Local and international efforts are helping understand how better to use vaccines to control this troublesome infection. A current national research project funded by the government, for instance, is testing whether giving newborns whooping cough vaccine is safe and will protect them sooner.

Another project is exploring how well newborns are protected if their mothers are vaccinated against pertussis in the second half of pregnancy, a strategy recently recommended by the US Advisory Committee on Immunisation Practices.

Importance of vaccination

Opponents of vaccine programs could argue the ongoing problem with whooping cough despite mass vaccination programs means we shouldn’t bother with the shots. They suggest it’s better to get natural immunity and avoid what they believe is a risky vaccine.

In reality, the whooping cough vaccine is overwhelmingly safe and the unvaccinated are at risk of more severe disease even well beyond infancy. And when they do get whooping cough, they’re likely to have more bugs and spread it more efficiently.

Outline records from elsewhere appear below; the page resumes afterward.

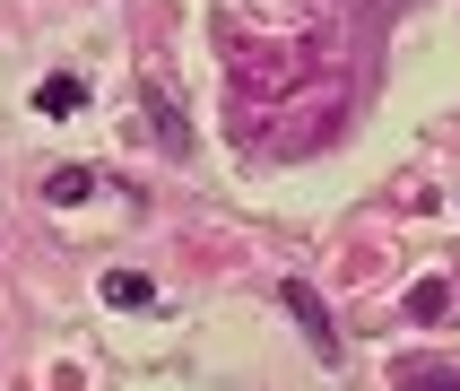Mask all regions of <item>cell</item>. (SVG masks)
<instances>
[{
    "instance_id": "6",
    "label": "cell",
    "mask_w": 460,
    "mask_h": 391,
    "mask_svg": "<svg viewBox=\"0 0 460 391\" xmlns=\"http://www.w3.org/2000/svg\"><path fill=\"white\" fill-rule=\"evenodd\" d=\"M400 391H460V374H452V365H409Z\"/></svg>"
},
{
    "instance_id": "7",
    "label": "cell",
    "mask_w": 460,
    "mask_h": 391,
    "mask_svg": "<svg viewBox=\"0 0 460 391\" xmlns=\"http://www.w3.org/2000/svg\"><path fill=\"white\" fill-rule=\"evenodd\" d=\"M78 96H87L78 78H52V87H44V96H35V104H44V113H78Z\"/></svg>"
},
{
    "instance_id": "1",
    "label": "cell",
    "mask_w": 460,
    "mask_h": 391,
    "mask_svg": "<svg viewBox=\"0 0 460 391\" xmlns=\"http://www.w3.org/2000/svg\"><path fill=\"white\" fill-rule=\"evenodd\" d=\"M279 296H287V313H296V331H305L313 348H322V365H331V357H339V322H331V305L313 296V279H287Z\"/></svg>"
},
{
    "instance_id": "3",
    "label": "cell",
    "mask_w": 460,
    "mask_h": 391,
    "mask_svg": "<svg viewBox=\"0 0 460 391\" xmlns=\"http://www.w3.org/2000/svg\"><path fill=\"white\" fill-rule=\"evenodd\" d=\"M87 191H96V174H87V165H61V174L44 182V200H52V209H78Z\"/></svg>"
},
{
    "instance_id": "4",
    "label": "cell",
    "mask_w": 460,
    "mask_h": 391,
    "mask_svg": "<svg viewBox=\"0 0 460 391\" xmlns=\"http://www.w3.org/2000/svg\"><path fill=\"white\" fill-rule=\"evenodd\" d=\"M409 313H417V322H443V313H452V287H443V279H417L409 287Z\"/></svg>"
},
{
    "instance_id": "2",
    "label": "cell",
    "mask_w": 460,
    "mask_h": 391,
    "mask_svg": "<svg viewBox=\"0 0 460 391\" xmlns=\"http://www.w3.org/2000/svg\"><path fill=\"white\" fill-rule=\"evenodd\" d=\"M104 305H130V313H148V305H156V287L139 279V270H104Z\"/></svg>"
},
{
    "instance_id": "5",
    "label": "cell",
    "mask_w": 460,
    "mask_h": 391,
    "mask_svg": "<svg viewBox=\"0 0 460 391\" xmlns=\"http://www.w3.org/2000/svg\"><path fill=\"white\" fill-rule=\"evenodd\" d=\"M148 122H156V139H165V148H182V139H191V130H182V113L165 104V87H148Z\"/></svg>"
}]
</instances>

As recently as the 1940s, hundreds of people were dying from whooping cough every year, in a population only a third of the present size. The introduction of whooping cough vaccines in the 1950s changed all that and the vaccine’s contribution to the saved lives must be recognised.

Our vigilance in pursuing this bug stems from the belief that even one death that could have been prevented with a vaccine is too many.

But, we must acknowledge the limitations of vaccine programs and this acknowledgement gives rise to a genuine concern that public confidence in vaccine programs could be undermined or that opponents of vaccinations will amplify such a message or decontextualise it.

This fact shouldn’t discourage clear and rational appraisal of immunisation programs, to further enhance their existing achievements in disease prevention.